The elevator opens down the hall. Two swimmers from another team step out talking too loud, clock us for a moment, but keep moving. Rory waits until they pass.
“You hurt her.”
There’s nothing to do with that except take it.
“Yeah.”
“And if you try to bulldoze your way back in because you’re scared you screwed this up, I’ll make sure you regret it.”
Normally, that would do something to me. Set me off. Make me want to push back just because I hate being talked to like a problem that needs managing.
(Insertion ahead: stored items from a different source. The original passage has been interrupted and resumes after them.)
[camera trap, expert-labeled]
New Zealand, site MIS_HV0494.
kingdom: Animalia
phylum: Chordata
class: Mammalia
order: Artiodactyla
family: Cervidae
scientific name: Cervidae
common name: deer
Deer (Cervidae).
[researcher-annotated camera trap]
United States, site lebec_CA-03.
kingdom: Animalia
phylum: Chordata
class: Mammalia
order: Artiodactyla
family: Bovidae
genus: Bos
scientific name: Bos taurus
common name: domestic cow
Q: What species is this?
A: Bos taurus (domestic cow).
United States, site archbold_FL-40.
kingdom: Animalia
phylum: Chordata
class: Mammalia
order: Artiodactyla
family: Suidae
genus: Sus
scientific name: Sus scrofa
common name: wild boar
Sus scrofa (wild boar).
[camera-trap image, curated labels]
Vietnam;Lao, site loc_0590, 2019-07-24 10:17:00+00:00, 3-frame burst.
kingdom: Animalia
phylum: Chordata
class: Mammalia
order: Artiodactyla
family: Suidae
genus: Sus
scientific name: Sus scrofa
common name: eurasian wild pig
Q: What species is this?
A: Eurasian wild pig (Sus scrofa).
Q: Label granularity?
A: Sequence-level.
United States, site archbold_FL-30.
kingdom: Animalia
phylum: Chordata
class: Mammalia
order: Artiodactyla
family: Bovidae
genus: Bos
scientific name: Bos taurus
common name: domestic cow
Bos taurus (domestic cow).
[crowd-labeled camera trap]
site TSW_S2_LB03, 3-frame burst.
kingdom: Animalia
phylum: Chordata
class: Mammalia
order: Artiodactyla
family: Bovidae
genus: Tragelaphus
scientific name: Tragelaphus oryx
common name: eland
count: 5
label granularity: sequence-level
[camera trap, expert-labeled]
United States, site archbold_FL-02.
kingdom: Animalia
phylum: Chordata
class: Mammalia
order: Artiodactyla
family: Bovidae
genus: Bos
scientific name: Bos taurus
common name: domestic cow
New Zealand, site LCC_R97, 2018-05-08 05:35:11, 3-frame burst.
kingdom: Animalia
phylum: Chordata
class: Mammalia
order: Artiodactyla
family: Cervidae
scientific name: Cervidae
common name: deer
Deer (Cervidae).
But tonight, I just nod. “That’s fair.”
My response seems to throw him more than if I’d snapped.
Good.
Because I’m too tired and too sick over what this did to Whitney to fight with him for the sake of hearing my own voice.
For a second, the hallway goes quiet again.
Then Rory says, “This isn’t some game to you.”
It’s not a question but more him trying to analyze my intentions. How out of all the people in the world, Whitney and I found each other.
“No.”
I struggle with the rest, so he waits.
The words are already there. I can feel them pushing forward before I’ve fully decided to say them.
“No,” I say again, rougher now. “It’s Whitney. She’s not part of some game, and she’s not me trying to get under your skin. She’s not any of that. She’s—”
I stop, but I’m too late. Rory’s whole expression changes.
“She’s what?” he asks.
I drag a hand over the back of my neck and laugh once, short and self-deprecating.
There’s no point trying to hide anything, so I look at him and tell the truth.
“She’s the most important thing in my life now.”
Rory stares at me like he’s processing that.
I keep going because what’s the point of stopping now?
“I want things to be good with you again,” I say. “I mean that. But not if it comes at her expense.”
That shifts something in his face. Like maybe for the first time, he believes this isn’t casual, isn’t convenient, isn’t me chasing something reckless and calling it serious after the fact.
“She’s my sister,” he says. “And you already hurt her.”
“Yeah,” I say quietly. “I know.”
He holds my gaze for one more second, jaw tight, then says, “Then respect whatever she decides to do next.”
I don’t look away.
“Understood.”
The elevator dings again. A door opens somewhere behind us, then shuts.
He holds my gaze for one more second, then disappears down the hallway.
I stay where I am, watching him go, all the fight gone out of me.
Because while wanting things right with Rory still matters, it doesn’t matter anywhere near as much as her.